** Exercise goal **
Pick out each line of the data below that contains the word "long". Treat uppercase and lowercase letters as distinct.

** Provided material **
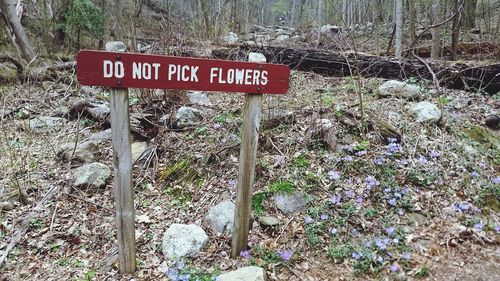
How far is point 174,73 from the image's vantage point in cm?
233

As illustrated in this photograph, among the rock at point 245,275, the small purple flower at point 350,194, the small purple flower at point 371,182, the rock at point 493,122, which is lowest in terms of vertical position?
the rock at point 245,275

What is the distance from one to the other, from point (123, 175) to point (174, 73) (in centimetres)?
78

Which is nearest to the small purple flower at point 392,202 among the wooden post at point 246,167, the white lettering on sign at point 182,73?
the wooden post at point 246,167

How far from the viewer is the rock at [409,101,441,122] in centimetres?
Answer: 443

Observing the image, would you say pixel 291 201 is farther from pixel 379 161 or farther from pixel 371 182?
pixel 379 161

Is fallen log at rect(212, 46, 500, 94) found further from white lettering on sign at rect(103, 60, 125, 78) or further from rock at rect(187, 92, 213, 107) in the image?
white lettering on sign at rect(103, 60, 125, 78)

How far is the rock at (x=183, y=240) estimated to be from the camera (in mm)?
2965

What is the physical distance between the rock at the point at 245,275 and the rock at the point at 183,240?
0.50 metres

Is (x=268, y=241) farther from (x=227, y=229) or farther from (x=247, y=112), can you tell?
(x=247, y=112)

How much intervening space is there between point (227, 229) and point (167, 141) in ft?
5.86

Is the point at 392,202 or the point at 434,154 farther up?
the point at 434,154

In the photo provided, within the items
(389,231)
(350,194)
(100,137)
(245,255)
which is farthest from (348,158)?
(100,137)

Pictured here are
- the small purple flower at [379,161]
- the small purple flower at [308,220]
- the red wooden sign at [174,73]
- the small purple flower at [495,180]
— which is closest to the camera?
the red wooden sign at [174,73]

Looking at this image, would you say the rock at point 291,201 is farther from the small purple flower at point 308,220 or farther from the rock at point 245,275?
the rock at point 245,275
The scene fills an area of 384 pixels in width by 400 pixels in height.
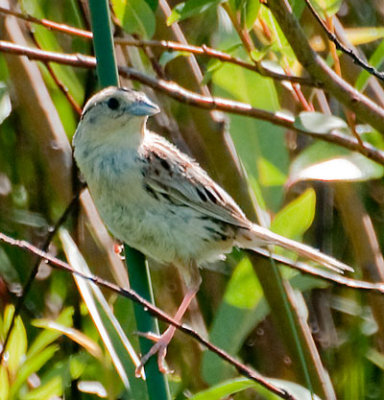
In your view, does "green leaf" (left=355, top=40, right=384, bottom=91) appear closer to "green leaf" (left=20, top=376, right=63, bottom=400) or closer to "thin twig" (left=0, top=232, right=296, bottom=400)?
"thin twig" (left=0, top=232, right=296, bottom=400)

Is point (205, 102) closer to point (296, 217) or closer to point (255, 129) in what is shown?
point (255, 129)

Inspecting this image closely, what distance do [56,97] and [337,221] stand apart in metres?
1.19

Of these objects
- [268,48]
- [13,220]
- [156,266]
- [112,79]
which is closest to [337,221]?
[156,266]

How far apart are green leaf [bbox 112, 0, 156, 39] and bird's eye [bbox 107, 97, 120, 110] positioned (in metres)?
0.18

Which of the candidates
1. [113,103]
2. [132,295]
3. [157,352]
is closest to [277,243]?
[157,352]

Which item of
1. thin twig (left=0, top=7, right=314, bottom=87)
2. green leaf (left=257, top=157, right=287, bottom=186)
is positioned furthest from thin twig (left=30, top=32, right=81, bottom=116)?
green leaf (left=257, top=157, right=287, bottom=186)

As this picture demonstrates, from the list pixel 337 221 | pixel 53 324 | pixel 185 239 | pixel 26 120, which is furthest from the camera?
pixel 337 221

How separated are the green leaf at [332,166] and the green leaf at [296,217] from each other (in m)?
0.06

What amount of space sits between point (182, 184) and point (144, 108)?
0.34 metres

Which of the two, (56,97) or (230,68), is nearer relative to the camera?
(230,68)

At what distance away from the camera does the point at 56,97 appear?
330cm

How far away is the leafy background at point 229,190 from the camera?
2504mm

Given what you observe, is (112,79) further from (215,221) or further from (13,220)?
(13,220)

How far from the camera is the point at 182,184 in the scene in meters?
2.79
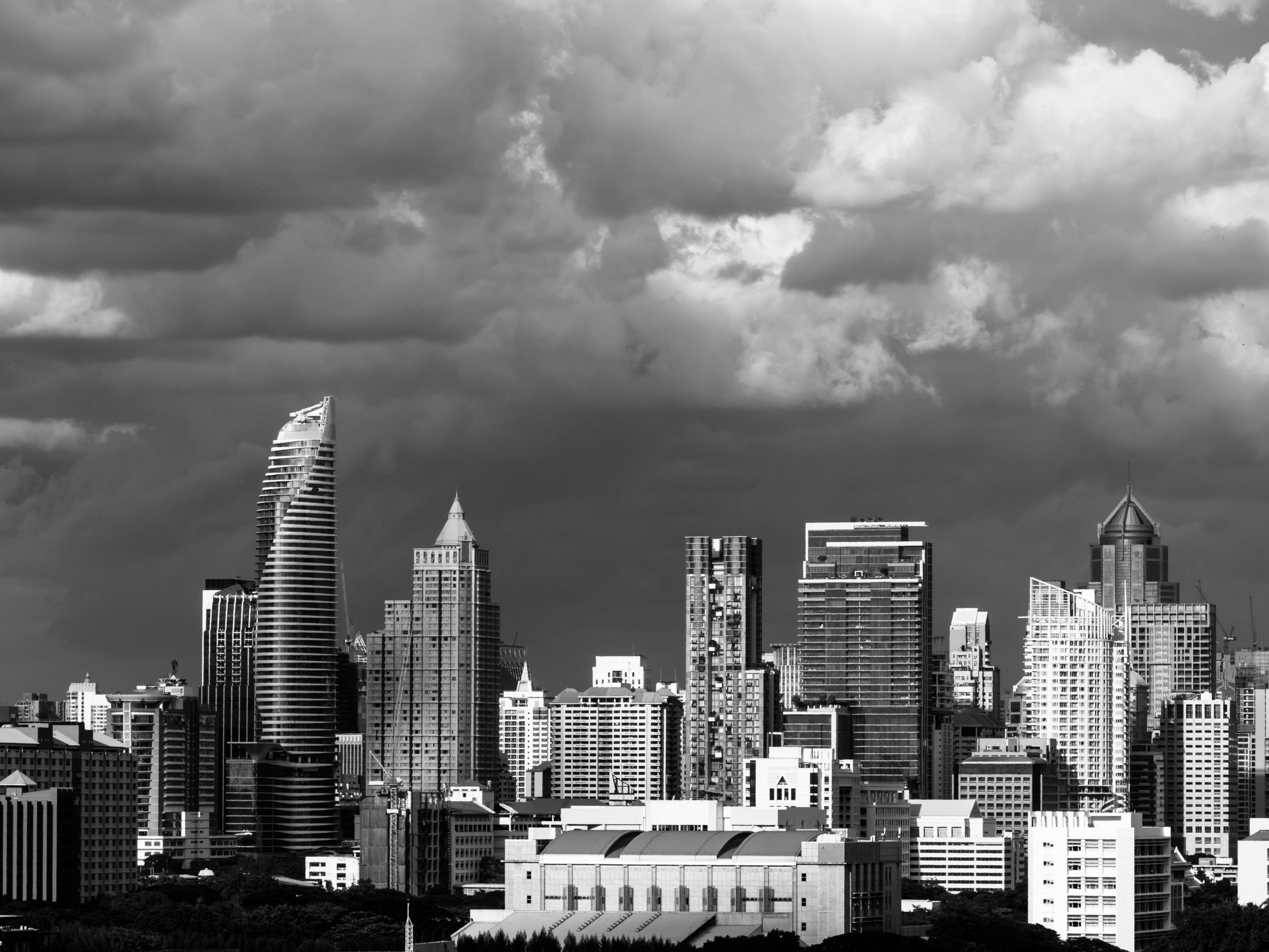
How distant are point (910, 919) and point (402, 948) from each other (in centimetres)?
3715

* * *

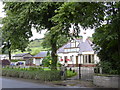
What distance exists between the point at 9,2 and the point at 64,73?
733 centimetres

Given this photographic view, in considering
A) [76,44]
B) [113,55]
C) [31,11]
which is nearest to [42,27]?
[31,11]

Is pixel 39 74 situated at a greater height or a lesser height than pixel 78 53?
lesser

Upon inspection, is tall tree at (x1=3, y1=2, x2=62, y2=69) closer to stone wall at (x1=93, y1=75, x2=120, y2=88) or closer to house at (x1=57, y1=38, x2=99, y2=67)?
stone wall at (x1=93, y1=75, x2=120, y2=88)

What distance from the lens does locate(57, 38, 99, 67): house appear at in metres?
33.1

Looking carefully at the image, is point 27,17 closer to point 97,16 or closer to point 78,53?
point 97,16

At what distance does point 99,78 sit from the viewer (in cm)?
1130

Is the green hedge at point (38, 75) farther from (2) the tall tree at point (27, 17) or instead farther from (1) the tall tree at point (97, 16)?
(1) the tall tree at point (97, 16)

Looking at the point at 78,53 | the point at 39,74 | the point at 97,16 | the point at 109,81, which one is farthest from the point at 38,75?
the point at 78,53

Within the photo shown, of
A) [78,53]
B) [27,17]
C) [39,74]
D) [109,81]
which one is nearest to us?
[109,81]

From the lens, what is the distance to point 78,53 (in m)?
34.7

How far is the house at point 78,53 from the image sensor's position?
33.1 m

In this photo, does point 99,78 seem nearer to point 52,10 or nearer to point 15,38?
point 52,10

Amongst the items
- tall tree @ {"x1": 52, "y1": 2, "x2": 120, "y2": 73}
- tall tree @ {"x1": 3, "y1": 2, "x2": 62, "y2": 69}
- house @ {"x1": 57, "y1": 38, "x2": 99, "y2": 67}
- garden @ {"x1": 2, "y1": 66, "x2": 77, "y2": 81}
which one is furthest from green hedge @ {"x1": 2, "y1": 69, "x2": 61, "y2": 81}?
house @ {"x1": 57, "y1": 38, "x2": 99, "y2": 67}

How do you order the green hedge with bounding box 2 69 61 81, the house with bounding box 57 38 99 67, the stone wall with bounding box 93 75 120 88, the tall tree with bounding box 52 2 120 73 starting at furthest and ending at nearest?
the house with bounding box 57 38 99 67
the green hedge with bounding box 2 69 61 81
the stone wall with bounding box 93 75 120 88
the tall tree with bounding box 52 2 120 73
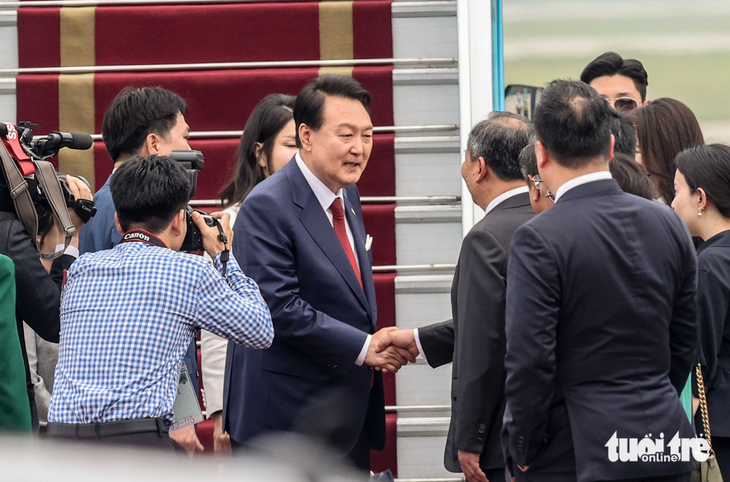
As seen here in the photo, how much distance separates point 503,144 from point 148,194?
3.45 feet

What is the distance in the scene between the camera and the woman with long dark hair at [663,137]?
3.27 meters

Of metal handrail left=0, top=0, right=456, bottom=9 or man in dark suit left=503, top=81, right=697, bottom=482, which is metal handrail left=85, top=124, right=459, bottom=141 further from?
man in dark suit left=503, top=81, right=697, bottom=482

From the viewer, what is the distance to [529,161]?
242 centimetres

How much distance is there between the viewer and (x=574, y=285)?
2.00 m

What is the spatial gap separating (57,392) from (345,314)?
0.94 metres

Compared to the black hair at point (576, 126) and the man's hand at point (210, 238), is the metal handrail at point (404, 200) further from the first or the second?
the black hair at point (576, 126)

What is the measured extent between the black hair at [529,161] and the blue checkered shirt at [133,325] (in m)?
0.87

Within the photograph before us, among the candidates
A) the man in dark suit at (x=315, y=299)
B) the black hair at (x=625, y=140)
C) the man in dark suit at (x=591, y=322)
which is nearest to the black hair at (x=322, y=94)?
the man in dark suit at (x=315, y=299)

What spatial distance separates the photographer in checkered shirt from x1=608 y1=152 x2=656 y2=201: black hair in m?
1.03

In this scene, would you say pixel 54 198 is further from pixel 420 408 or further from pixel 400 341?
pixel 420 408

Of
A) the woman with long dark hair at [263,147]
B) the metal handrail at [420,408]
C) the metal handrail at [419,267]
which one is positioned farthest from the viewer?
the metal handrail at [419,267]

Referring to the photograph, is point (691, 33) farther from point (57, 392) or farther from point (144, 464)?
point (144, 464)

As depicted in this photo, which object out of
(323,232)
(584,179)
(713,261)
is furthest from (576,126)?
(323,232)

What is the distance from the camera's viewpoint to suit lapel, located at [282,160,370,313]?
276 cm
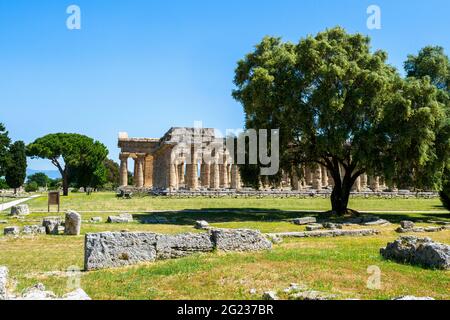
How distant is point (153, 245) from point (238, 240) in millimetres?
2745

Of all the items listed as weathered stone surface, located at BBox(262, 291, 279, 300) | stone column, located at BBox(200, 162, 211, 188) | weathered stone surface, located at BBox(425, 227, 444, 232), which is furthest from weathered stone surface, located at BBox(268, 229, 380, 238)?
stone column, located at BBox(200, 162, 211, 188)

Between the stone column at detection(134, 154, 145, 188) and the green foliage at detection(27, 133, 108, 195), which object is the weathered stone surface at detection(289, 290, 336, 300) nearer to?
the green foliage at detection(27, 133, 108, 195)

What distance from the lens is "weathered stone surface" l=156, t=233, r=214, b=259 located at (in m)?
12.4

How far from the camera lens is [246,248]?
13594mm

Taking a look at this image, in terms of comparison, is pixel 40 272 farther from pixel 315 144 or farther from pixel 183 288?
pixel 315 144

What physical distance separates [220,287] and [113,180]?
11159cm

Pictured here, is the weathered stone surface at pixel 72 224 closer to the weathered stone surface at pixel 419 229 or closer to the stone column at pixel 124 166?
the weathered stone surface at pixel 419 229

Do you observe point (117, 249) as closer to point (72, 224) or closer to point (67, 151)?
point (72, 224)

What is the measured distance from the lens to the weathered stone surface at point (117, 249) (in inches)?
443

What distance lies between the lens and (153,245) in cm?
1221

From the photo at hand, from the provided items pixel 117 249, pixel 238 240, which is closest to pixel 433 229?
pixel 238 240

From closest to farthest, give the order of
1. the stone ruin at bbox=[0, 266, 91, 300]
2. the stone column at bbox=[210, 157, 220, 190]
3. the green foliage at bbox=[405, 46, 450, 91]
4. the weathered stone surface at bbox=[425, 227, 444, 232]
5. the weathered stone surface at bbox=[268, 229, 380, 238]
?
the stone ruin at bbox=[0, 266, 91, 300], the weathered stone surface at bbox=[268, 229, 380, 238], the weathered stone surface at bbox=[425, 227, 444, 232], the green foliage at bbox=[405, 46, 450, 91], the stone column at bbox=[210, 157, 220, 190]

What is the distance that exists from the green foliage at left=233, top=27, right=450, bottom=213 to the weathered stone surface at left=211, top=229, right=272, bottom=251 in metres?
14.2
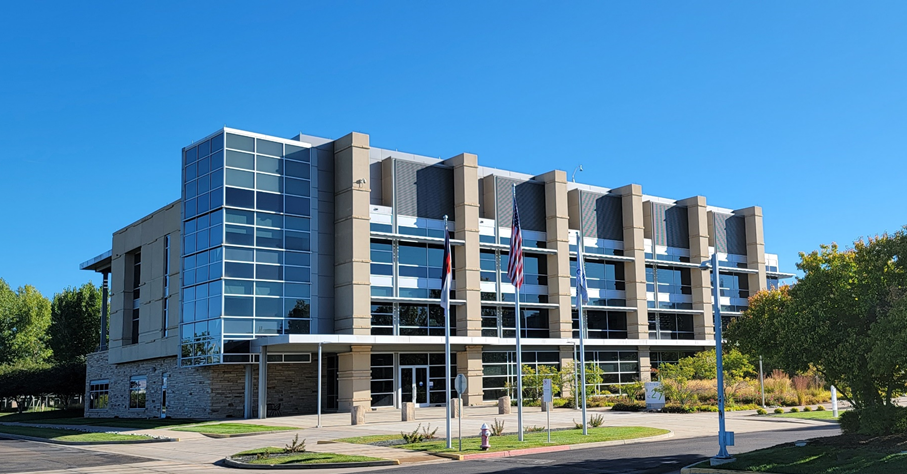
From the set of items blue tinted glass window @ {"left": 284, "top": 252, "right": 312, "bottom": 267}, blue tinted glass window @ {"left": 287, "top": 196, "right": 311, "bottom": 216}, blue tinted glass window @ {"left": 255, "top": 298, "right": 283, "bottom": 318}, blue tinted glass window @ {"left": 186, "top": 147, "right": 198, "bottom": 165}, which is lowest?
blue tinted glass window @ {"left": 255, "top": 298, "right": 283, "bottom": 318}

** Written answer **
What is the distance in the scene between the camera and the woman with long dark hair at [663,137]?
A) the woman with long dark hair at [263,147]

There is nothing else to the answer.